Medical delivery drones

Alphaswift Industries is leading the drive toward a more consumer-centric care model because we think that patient care should be provided on the patient's terms. We have the potential to deliver care closer to home with automated, on-demand delivery. People frequently think of convenience as the primary benefit, and acquiring medications on demand is undoubtedly the most convenient option.

Over the past 20 months, our healthcare systems have undergone significant upheaval. In many cases, the infrastructure and solutions we relied on before the pandemic are no longer adequate. Instant logistics can close some of the gaps that new issues prompt. These features make it possible to deliver medical supplies for both routine public health requirements and emergency planning and response. With 3.4 billion people living in rural regions across the globe, and an increase in disposable income, there is an increasing demand for access to dependable healthcare services.

Although a trauma center must have fast access to blood products, this supply is limited, and there are frequently not huge stockpiles on hand. Transfusion-dependent patients need to be transported to larger hospitals when resources, such as blood supplies, are scarce or unavailable, according to current standards of care. This might cause a delay in the delivery of initial care and is usually expensive. Advanced transport teams have been used to carry plasma and packed red blood cells (PRBCs) in an effort to resolve this problem. Despite being novel, the adjustment cannot eliminate the high operational costs of manned vehicles or the dangers faced by personnel when traveling in isolated places.

Numerous considerations, such as shelf life and cost, make it difficult for critical access hospitals to keep an inventory of blood supplies. To avoid delays in urgent transfusions, hospitals may keep three different types of plasma and a variety of PRBC products accessible. While plasma and PRBCs have relatively lengthy shelf lives (42 days and 1 year, respectively), other products, such as platelets and thawed plasma, may be squandered when demand is low. Comparatively speaking, critical access hospitals have a smaller inventory of blood supplies than large tertiary care institutions. A huge transfusion may be required for a patient who is bleeding severely, which can frequently cause the blood supply in a hospital to run out very quickly. An average large transfusion for a trauma patient requires 22 units of PRBCs and 14 units of platelets, which is more PRBCs than the majority of critical access hospitals have on hand. 20 Plasma is a component of the initial massive transfusion resuscitation and is often in short supply in critical access facilities. There is always enough frozen blood on hand in regional blood banks that supply critical access hospitals to meet regular demand. It is usual for hospitals to send blood that is about to expire (within 7–10 days of expiration) back to a larger hospital in order to reduce waste as these facilities do not use blood products as regularly.

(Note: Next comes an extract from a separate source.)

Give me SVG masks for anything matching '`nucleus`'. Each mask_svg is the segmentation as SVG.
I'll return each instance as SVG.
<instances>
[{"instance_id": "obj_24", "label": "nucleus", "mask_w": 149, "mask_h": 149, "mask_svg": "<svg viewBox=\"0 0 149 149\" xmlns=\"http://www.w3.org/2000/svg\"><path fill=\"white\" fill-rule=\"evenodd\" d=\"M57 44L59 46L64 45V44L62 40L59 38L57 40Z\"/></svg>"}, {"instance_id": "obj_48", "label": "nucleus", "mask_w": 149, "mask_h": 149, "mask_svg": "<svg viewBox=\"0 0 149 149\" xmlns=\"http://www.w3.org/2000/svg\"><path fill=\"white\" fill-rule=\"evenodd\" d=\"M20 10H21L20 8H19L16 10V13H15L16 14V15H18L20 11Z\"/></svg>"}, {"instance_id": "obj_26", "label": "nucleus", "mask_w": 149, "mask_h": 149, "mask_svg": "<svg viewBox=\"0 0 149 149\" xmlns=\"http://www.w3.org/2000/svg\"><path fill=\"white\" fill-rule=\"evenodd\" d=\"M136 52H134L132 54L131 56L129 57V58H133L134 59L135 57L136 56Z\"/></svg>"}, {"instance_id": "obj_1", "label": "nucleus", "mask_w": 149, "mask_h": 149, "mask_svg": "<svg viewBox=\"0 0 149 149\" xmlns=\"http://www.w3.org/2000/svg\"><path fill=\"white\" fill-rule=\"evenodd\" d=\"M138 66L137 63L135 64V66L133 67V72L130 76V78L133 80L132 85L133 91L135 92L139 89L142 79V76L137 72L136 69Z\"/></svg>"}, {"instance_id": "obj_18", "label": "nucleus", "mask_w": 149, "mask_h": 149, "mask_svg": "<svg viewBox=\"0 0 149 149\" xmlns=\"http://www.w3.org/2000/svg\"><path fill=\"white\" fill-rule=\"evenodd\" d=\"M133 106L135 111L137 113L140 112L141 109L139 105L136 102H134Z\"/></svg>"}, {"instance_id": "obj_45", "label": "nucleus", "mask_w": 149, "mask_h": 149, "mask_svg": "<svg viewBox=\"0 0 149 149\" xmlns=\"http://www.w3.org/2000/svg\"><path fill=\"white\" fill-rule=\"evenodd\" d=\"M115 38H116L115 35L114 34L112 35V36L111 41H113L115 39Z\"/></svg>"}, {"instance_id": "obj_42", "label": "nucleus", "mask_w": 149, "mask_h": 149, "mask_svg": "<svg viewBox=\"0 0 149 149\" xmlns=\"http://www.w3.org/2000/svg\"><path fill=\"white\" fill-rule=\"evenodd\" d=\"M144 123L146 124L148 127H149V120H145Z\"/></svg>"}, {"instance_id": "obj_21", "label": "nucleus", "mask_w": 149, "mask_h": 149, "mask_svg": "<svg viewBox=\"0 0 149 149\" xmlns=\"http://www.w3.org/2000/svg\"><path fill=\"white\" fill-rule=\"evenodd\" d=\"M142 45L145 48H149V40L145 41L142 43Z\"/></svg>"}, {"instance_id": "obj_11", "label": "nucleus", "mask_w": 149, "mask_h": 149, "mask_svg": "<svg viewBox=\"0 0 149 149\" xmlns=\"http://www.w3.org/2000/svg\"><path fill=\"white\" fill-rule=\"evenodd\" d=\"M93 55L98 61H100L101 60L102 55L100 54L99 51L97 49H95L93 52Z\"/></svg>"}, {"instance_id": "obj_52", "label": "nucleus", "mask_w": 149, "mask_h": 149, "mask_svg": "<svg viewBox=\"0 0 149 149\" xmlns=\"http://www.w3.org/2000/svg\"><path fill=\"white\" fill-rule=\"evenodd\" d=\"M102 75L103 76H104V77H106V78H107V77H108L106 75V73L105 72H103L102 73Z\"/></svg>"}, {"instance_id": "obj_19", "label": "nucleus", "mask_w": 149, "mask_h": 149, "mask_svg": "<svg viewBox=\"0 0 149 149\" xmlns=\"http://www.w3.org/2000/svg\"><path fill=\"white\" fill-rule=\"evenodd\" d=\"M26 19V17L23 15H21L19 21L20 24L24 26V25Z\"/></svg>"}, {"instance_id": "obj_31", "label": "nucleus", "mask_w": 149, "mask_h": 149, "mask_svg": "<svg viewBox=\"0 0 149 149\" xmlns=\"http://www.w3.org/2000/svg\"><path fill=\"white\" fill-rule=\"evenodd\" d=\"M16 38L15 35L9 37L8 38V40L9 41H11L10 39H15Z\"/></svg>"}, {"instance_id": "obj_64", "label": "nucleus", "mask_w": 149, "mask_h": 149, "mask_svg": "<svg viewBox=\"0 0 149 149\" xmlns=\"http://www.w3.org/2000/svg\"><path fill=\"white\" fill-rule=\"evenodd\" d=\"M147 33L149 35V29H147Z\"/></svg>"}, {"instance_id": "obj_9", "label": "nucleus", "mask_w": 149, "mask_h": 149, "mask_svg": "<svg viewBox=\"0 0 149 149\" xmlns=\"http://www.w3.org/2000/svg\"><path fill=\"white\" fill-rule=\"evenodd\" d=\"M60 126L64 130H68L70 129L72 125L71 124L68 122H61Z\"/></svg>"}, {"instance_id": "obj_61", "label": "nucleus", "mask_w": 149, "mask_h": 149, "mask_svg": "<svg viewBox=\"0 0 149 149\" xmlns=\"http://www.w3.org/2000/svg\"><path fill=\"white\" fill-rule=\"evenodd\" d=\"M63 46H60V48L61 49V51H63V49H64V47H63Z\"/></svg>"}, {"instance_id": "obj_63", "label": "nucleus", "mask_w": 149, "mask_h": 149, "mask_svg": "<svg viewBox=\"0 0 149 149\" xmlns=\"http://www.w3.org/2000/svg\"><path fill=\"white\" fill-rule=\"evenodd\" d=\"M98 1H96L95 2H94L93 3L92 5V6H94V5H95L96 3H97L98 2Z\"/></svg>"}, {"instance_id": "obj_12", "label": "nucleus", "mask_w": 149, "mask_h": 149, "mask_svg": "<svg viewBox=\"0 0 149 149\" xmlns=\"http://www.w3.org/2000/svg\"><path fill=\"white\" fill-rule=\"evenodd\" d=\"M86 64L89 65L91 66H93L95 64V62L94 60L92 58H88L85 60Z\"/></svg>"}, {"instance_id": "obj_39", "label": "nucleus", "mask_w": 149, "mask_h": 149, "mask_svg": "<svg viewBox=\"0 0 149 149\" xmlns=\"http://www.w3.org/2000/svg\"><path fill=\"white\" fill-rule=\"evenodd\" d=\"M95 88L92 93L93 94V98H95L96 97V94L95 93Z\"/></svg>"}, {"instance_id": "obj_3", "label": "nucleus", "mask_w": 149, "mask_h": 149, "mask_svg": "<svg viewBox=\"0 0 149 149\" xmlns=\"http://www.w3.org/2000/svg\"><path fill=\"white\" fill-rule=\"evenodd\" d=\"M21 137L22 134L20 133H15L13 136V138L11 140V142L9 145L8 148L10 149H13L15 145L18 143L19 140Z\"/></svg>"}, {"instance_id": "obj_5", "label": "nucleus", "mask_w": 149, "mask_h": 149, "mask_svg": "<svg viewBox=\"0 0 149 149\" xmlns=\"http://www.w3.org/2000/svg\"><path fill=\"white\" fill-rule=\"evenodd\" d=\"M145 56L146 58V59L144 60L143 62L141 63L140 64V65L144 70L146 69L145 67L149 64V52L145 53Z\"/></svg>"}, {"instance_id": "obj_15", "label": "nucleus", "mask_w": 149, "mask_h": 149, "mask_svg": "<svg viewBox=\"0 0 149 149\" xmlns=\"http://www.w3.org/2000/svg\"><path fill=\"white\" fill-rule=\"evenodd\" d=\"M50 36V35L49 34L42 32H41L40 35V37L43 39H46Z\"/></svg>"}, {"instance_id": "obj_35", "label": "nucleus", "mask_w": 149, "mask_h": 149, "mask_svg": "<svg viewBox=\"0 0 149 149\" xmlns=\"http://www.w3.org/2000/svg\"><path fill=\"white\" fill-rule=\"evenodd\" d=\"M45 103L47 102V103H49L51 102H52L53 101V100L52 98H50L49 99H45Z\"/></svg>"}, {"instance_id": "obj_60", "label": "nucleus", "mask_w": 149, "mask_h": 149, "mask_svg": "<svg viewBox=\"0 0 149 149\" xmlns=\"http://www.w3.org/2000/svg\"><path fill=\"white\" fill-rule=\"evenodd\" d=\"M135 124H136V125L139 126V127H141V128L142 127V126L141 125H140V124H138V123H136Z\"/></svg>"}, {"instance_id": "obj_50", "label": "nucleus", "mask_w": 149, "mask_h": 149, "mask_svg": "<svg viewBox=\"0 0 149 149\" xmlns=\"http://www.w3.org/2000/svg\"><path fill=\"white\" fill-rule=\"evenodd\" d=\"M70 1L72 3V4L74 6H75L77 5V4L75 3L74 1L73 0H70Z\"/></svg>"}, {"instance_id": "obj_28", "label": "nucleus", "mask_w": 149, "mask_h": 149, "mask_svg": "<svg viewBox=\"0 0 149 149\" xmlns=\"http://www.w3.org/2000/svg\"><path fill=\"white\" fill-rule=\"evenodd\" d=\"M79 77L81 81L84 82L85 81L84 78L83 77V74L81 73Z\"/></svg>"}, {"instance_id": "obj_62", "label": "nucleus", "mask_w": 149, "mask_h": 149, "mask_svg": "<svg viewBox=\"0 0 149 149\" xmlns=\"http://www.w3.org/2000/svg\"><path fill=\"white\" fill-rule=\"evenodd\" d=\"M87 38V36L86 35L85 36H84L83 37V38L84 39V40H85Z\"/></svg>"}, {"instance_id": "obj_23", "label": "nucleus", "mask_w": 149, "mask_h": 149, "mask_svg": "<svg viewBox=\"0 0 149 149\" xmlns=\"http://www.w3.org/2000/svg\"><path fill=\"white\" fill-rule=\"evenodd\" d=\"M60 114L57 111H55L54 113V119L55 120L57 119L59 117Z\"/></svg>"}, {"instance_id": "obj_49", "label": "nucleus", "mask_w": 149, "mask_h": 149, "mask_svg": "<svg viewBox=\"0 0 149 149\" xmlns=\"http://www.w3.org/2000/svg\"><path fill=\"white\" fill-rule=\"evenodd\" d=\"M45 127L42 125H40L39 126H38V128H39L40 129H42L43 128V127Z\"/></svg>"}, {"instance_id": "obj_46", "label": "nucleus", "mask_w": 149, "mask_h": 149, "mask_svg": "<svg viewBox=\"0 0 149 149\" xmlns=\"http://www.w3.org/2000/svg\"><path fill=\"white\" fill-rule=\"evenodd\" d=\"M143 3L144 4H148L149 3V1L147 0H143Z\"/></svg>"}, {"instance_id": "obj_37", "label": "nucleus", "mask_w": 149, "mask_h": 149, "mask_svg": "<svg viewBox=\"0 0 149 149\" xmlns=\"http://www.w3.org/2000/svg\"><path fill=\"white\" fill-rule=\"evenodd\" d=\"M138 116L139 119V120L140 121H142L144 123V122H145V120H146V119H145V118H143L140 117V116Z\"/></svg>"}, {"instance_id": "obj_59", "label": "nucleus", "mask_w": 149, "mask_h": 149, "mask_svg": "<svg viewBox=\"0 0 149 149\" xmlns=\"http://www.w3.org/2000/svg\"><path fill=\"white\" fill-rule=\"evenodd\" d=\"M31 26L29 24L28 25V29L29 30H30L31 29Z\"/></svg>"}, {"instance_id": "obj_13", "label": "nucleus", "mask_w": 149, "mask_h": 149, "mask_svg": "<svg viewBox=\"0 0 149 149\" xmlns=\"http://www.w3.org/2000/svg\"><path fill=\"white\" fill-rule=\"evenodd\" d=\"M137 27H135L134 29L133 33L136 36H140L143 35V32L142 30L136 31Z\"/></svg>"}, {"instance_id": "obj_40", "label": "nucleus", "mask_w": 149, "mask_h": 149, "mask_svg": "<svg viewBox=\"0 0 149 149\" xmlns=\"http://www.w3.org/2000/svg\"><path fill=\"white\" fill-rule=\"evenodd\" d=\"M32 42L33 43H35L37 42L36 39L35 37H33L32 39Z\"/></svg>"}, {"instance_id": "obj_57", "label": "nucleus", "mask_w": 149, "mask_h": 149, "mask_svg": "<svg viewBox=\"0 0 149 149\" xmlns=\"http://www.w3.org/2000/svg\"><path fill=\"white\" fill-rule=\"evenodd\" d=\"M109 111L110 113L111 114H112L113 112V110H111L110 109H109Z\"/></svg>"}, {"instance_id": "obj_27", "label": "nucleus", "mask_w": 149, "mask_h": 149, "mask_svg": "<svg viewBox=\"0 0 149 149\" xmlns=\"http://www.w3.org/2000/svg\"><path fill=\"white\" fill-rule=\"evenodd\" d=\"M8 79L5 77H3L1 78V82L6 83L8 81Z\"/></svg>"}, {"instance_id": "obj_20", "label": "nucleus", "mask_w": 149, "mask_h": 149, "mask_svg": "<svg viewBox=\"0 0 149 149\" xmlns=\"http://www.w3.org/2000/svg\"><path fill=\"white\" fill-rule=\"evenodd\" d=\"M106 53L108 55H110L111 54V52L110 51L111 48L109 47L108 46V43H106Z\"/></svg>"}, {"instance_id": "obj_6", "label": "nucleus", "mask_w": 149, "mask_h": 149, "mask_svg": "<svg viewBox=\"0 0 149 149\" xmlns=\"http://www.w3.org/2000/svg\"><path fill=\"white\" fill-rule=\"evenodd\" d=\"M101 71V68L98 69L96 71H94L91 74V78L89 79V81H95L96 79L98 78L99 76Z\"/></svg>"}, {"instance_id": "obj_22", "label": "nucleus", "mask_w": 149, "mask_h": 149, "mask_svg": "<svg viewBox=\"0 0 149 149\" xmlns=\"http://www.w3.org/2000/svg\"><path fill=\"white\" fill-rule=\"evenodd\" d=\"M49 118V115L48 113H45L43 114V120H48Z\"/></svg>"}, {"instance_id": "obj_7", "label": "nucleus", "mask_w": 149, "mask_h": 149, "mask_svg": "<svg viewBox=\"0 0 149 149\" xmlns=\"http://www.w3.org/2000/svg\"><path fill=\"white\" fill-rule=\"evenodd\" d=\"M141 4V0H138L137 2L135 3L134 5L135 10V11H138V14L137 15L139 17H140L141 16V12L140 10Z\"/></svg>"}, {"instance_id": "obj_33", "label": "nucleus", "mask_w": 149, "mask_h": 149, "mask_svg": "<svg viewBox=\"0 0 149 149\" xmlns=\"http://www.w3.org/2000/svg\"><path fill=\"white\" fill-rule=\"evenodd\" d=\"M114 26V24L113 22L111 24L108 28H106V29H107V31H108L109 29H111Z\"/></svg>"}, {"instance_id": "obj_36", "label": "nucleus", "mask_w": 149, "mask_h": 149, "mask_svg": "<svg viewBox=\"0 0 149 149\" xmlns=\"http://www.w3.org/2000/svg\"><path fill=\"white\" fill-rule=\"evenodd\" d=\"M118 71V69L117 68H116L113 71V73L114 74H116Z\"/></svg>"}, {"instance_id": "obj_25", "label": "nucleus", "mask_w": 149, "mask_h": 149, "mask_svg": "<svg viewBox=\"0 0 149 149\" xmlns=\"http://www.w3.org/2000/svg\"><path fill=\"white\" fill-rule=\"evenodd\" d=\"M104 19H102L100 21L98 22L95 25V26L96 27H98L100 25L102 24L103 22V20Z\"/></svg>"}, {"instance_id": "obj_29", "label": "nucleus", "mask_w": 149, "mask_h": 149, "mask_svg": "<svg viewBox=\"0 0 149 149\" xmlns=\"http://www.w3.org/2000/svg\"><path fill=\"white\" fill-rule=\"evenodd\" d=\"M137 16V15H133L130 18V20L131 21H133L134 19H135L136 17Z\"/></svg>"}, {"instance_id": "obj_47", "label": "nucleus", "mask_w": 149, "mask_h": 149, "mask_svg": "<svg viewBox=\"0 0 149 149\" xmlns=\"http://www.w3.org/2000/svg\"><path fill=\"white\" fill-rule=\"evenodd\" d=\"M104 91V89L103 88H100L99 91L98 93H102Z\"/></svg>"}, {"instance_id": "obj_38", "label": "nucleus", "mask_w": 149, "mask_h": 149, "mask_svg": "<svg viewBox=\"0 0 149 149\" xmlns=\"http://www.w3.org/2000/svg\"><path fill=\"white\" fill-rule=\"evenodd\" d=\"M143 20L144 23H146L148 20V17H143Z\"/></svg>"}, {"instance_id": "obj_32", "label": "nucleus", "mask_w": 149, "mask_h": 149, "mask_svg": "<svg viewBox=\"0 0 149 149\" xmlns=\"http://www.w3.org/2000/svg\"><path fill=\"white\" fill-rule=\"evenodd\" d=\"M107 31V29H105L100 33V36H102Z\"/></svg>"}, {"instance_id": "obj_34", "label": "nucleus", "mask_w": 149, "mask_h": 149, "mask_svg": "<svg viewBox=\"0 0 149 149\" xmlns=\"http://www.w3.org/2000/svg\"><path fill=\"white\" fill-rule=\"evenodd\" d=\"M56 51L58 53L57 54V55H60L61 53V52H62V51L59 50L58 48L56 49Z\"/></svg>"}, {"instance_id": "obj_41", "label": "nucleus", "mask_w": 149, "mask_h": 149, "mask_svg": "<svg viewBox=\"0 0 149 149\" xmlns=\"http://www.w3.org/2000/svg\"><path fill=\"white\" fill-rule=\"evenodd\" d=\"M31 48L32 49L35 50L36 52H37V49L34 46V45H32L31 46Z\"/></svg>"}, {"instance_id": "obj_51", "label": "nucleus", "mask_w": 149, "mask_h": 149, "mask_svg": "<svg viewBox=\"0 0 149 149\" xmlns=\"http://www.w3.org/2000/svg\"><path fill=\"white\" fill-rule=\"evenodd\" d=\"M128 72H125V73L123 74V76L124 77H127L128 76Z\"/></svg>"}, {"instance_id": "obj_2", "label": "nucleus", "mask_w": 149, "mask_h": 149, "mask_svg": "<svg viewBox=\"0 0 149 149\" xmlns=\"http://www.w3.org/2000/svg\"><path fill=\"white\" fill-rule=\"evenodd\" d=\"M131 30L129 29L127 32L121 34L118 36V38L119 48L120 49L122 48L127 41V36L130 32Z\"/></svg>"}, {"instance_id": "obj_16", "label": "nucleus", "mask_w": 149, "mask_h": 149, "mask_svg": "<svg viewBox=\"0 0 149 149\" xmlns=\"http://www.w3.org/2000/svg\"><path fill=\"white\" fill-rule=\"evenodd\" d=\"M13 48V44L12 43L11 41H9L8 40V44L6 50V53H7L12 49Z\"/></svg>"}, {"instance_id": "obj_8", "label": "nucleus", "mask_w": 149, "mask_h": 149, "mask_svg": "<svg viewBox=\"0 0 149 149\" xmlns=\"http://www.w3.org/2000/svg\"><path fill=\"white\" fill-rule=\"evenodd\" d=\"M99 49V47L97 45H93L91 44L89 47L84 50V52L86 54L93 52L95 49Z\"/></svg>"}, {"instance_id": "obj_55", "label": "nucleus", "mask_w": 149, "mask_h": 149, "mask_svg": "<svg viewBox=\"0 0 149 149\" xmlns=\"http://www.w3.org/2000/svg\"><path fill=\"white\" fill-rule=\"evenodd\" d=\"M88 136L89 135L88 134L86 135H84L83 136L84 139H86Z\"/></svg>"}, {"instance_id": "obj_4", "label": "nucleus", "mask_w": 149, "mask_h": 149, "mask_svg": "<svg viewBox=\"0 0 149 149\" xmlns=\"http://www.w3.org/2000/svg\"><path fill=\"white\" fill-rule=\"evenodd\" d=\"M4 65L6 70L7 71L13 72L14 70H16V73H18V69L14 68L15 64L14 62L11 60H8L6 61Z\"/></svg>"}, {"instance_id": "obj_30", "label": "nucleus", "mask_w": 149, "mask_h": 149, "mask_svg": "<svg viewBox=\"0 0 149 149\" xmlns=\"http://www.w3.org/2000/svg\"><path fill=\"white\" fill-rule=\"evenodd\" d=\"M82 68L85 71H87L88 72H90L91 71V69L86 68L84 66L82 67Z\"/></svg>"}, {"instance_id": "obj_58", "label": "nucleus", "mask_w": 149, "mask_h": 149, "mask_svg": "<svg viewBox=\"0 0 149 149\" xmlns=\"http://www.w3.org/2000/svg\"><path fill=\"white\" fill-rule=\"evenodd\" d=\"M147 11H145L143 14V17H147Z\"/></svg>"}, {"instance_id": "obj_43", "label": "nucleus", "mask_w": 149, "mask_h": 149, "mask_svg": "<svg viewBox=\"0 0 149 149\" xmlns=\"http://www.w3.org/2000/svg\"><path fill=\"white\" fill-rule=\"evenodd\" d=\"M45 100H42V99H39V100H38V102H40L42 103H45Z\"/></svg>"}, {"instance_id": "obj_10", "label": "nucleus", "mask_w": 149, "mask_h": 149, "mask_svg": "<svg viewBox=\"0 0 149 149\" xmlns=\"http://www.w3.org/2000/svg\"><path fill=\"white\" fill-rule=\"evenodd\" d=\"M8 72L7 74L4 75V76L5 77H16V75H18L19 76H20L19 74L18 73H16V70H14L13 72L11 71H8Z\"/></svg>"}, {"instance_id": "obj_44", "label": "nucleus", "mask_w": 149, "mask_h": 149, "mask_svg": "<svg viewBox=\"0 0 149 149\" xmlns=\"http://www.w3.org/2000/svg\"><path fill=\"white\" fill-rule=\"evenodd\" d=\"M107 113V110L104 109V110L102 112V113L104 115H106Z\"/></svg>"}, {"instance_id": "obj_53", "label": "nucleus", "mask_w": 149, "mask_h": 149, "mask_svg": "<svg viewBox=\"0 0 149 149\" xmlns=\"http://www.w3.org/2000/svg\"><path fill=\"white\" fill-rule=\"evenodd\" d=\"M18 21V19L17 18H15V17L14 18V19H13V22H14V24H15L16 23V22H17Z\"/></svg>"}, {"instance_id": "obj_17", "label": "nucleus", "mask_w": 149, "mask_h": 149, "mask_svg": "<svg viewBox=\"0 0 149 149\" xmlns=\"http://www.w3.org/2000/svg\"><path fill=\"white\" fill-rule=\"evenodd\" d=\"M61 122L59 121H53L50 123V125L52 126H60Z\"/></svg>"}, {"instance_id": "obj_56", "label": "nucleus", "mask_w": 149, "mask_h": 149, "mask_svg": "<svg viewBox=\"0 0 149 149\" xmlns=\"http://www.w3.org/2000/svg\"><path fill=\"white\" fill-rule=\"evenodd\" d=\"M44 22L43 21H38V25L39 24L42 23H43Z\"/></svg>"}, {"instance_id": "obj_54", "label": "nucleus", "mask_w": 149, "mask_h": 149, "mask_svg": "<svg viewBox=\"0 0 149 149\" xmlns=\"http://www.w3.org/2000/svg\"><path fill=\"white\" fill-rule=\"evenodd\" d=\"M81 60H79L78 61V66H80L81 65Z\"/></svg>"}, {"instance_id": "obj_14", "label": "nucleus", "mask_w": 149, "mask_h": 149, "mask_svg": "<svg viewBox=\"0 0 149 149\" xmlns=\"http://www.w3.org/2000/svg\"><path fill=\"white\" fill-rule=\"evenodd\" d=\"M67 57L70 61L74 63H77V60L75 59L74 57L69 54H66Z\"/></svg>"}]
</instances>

A critical access hospital's blood supply may run low during periods of high demand or potentially for just one patient who is bleeding heavily, necessitating urgent support from the local blood centre. This occurred, for instance, during the Bam earthquake in Iran. This incident made clear how ineffective the system in place for distributing blood is. Only 23% of the 108,985 blood units that were donated were ultimately given to hospitals. While there are several reasons that can make disaster response more difficult, it is evident that distribution, rather than supply, is still a major issue.

However, depending on their size, UAVs can even release goods at a permitted hover altitude and just need a small amount of space or appropriate equipment to land. They are therefore perfect for this kind of application. Further research can be done on the use of UAVs to supply blood and medication to cruise ships, military ships, and oil installations.

Manned transport services play a significant part in providing medical care, and they won't be replaced anytime soon. However, unmanned delivery to essential access institutions may be used to support their efforts, cutting down on patient transfers and transportation expenses while minimizing risks to human life.

When opposed to a regional hospital, a critical access hospital frequently has a smaller inventory of and a smaller selection of pharmaceuticals. It is impractical for many hospitals to carry antivenom because it is expensive, infrequently used, and has a short shelf life. Due to the need to either transfer the patient to the product or ship the product to the patient, there may be considerable delays in the delivery of care. UAVs might carry out the shipper job without endangering transport crews or necessitating the relocation of the patient. Similar to medical equipment, UAVs may also be used to deliver tourniquets, combat gauze, automatic defibrillators, and external fixator devices when necessary.

Speed is important in the resource-intensive setting of a disaster, and UAVs' unique qualities, such as their ability to fly across hazardous terrain and closed highways without endangering the aircraft crew, are extremely valuable. Our first findings imply that, in times of severe shortage, the utilization of UAVs might be a workable strategy for the transportation of medical supplies. Alphaswift has already done trials to determine that the cost per kg per km value is much lower than that of conventional medical delivery.